[TASK LIST]:
1 - In the article below on the gas pipeline from Azerbaijan, rewrite the paragraph beginning "The European Bank of Reconstruction and Development" as a short bulleted list that keeps its main facts.
2 - According to the article below on the Azerbaijan gas pipeline, why does Simon Pirani consider Azerbaijan's possible contribution to Europe's gas market quite minor? Answer in one to three sentences.
3 - Write a continuation of the article below on the EU-backed gas pipeline from Azerbaijan, picking up after its final paragraph.

[PAGE EXTRACT]:
============================================================

Experts refute EU claim that 3,500km gas pipeline from Azerbaijan is necessary for energy security, amid alarm over corruption and human rights issues
EU banks are set to announce on Wednesday the first tranche of $2.5bn worth of public loans being considered for Europe’s biggest fossil fuel project, amid warnings the pipeline is unnecessary and mired in the Azerbaijan laundromat corruption scandal.
Spanning seven countries and costing $40bn, the southern gas corridor (SGC) is due to begin piping 10 billion cubic metres (bcm) of gas to Europe per year in 2019, according to the European Commission.
The EU aims to eventually receive up to 100bcm of natural gas annually through a pipeline that will snake through Turkey, Greece and Albania before transiting across the Adriatic sea to Italy.
The European Bank of Reconstruction and Development (EBRD) is due to make a loan statement on Wednesday for a $500m investment. The European Investment Bank (EIB) is also mulling a $2bn loan, the largest in the bank’s history. An EIB vote on their loan, also expected on Wednesday, has been postponed.
The banks describe the project as critical for energy security in Europe. Critics say the industry-drafted gas demand forecasts the EU relied on when proposing the corridor have been discredited, its climate impact has not been investigated, and its construction will benefit organised crime and human rights violators.
Deepening the gloom, Simon Pirani, a senior research fellow and author at Oxford University’s Institute for Energy Studies, told Climate Home News the EU’s dream of a supply expansion beyond 10bcm per year was highly unlikely, with plans still unfinished and private investment yet to materialise.
“I have doubts about any significant quantities of additional gas going along that route, because it’s not clear which gas fields in the Caspian they could come from,” he said.
“There is a field being developed by [Azerbaijan state oil company] SOCAR with Total but that will not produce significant quantities of gas and those companies have already agreed that the gas produced there will go to the domestic Azerbaijan market. There won’t be any left for export. So the amount that Azerbaijan can contribute to [Europe’s gas market] is really quite minor.”

============================================================

[EXCERPTED DATA]:
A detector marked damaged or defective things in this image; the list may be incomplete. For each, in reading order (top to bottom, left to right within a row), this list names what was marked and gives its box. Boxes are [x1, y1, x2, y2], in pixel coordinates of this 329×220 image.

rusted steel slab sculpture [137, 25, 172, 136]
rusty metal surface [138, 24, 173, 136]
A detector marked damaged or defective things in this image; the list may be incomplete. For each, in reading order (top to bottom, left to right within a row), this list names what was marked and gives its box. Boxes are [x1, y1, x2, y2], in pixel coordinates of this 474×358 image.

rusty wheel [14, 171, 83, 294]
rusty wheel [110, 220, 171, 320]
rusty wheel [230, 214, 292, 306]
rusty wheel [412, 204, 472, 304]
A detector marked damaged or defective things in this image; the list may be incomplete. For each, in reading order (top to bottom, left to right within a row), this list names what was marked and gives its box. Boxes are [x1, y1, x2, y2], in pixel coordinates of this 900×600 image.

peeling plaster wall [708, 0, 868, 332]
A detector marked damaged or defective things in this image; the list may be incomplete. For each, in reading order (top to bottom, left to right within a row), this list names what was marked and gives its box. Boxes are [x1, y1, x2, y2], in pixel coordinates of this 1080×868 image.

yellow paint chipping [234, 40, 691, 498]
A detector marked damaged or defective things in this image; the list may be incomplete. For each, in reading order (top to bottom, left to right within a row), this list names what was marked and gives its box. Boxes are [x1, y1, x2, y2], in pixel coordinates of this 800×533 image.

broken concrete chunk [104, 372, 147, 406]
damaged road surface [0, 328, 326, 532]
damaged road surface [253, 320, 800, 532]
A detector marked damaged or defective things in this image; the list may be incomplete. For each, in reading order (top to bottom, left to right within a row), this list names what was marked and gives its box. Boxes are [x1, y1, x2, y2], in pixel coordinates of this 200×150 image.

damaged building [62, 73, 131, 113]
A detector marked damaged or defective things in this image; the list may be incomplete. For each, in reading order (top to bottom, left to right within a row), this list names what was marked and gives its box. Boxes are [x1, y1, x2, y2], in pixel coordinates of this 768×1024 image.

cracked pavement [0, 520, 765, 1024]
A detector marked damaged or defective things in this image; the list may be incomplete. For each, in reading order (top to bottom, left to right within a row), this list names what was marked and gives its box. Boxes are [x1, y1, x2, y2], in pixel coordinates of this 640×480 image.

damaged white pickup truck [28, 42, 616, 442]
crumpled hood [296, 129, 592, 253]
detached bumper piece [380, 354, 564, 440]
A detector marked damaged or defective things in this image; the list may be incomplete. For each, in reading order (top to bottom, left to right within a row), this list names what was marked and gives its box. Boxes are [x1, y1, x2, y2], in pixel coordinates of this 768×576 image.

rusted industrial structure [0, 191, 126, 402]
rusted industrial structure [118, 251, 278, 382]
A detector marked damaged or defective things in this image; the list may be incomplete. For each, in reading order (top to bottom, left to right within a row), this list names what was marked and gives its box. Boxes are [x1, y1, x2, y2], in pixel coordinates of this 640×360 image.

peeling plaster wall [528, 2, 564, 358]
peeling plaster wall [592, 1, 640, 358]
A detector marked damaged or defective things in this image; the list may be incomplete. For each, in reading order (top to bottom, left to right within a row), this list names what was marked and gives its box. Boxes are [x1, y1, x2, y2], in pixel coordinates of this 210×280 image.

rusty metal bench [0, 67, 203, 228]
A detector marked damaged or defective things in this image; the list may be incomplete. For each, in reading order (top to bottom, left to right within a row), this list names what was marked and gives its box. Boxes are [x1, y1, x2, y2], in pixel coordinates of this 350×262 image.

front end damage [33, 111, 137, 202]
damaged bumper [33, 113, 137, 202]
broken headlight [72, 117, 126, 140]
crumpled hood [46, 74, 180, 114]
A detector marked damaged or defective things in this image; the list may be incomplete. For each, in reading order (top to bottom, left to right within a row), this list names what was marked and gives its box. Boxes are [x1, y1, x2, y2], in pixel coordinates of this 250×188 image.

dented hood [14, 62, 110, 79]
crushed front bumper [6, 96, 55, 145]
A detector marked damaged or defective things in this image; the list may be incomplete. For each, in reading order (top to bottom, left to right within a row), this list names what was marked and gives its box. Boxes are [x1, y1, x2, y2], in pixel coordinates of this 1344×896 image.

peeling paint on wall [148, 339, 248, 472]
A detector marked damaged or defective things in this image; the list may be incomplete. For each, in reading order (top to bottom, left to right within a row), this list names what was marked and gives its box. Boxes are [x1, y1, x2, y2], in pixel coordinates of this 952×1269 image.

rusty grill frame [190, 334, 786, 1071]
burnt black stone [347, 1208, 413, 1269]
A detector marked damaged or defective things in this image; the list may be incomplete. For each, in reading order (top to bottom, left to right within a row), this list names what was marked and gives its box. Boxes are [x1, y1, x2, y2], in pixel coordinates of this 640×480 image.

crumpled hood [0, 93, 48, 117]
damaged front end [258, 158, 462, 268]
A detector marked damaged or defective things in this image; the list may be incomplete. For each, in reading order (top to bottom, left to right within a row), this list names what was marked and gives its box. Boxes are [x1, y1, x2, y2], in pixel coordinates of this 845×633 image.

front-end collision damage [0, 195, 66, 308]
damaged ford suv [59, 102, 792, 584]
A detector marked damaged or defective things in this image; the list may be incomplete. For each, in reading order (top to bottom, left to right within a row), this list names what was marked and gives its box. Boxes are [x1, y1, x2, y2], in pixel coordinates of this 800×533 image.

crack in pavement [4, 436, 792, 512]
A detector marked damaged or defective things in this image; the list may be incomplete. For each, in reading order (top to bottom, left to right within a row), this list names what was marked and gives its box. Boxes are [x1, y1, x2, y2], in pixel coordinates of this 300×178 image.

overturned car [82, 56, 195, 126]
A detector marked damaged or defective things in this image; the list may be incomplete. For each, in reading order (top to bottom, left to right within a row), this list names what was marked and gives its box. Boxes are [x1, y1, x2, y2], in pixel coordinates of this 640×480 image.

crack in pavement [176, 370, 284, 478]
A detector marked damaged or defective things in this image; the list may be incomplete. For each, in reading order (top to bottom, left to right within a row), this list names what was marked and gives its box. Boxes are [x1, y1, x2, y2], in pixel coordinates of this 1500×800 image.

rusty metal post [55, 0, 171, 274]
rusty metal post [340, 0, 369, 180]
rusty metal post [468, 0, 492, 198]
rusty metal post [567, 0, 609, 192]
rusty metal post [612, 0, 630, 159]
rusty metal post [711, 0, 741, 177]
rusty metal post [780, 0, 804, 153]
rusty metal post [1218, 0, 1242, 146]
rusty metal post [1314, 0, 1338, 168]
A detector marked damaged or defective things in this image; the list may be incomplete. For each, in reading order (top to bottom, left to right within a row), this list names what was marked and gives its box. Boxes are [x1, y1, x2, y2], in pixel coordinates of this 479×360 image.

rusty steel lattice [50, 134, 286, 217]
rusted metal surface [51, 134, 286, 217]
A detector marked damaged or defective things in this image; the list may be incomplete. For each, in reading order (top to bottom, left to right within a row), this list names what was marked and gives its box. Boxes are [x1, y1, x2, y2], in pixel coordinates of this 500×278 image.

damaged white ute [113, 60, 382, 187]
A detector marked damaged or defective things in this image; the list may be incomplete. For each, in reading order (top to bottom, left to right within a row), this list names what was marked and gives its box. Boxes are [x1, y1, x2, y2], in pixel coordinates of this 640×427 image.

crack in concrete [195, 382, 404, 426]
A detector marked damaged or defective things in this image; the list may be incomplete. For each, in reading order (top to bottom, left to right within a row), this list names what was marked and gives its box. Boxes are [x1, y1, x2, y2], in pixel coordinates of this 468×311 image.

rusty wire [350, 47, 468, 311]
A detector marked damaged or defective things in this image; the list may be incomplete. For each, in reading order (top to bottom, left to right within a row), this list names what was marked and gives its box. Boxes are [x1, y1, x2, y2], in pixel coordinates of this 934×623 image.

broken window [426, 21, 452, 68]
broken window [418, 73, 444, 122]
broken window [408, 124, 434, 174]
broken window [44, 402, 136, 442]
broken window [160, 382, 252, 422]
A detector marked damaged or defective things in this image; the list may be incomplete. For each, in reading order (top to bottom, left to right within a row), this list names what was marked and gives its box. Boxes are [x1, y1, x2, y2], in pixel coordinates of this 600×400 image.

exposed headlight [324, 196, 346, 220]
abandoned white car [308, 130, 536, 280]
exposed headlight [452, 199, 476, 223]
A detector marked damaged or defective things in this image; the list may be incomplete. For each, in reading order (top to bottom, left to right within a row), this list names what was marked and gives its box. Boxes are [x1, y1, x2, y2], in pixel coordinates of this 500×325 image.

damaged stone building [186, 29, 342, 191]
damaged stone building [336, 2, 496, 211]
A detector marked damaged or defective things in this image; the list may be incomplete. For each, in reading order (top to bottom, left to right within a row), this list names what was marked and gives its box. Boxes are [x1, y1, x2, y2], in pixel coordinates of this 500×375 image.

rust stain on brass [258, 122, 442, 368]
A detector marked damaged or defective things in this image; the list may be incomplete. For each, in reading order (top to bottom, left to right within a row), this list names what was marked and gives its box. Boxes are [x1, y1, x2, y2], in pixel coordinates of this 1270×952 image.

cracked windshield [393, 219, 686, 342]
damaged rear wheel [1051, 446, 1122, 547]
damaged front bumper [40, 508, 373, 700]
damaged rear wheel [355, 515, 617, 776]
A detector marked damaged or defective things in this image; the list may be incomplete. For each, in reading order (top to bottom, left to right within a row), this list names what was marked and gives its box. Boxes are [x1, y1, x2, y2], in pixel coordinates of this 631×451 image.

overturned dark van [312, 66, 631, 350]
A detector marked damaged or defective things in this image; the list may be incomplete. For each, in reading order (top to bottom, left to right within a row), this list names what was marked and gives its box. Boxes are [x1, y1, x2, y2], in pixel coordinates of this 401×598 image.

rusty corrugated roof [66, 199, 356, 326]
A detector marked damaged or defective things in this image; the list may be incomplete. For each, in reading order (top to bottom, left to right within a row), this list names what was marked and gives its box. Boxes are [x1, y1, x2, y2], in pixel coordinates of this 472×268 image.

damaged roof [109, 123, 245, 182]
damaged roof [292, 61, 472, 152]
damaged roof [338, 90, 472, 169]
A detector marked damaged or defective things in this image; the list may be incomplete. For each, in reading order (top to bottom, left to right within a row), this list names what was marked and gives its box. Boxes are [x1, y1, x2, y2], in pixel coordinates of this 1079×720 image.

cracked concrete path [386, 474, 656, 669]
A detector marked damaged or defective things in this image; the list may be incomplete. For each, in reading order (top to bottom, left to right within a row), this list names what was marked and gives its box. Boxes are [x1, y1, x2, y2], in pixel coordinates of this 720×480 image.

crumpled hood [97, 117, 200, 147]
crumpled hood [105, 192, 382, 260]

============================================================

[SOLVED PROBLEMS]:
1 -
- The European Bank of Reconstruction and Development (EBRD) is due to announce a $500m loan on Wednesday.
- The European Investment Bank (EIB) is considering a $2bn loan, the largest in its history.
- The EIB's vote on that loan, also expected Wednesday, has been postponed.

2 - He says it is unclear which Caspian gas fields any additional gas could come from. The one field being developed, by SOCAR with Total, will not produce significant quantities, and its gas is already committed to Azerbaijan's domestic market, leaving none for export.

3 -
EU hopes for diversified supplies would likely be dashed, he argued, with neighbouring Turkmenistan far more interested on exporting eastwards to China, and little gas availability in Iran’s northwest, from where it could be pumped to Europe.
The 10bcm of gas a year that Azerbaijan has committed to supply would constitute just 2.5% of the 400bcm Europe consumed in 2015, and make little dent in its dependence on Russian supplies, Pirani said.
The pipeline’s cost is equal to the EU’s entire investment in low carbon transformation over the 2014-2020 period.
The European Commission did not respond to requests for comment. As part of the G7, the EU has committed to ending “inefficient” public subsidies to fossil fuel projects by 2025.
But in Brussels, the project is seen as a vital diversification of energy supplies, freeing the continent from a potential Russian stranglehold.
The bloc’s vice president, Maros Sefcovic has hailed the SGC as an historic “turning point” shifting Europe into mixed and diverse energy markets.
The EU’s decision to include the southern gas corridor on a list of “essential” projects of common interest was taken on the basis of a gas demand forecast by the European Network of Transmission System Operators for Gas (Entsog).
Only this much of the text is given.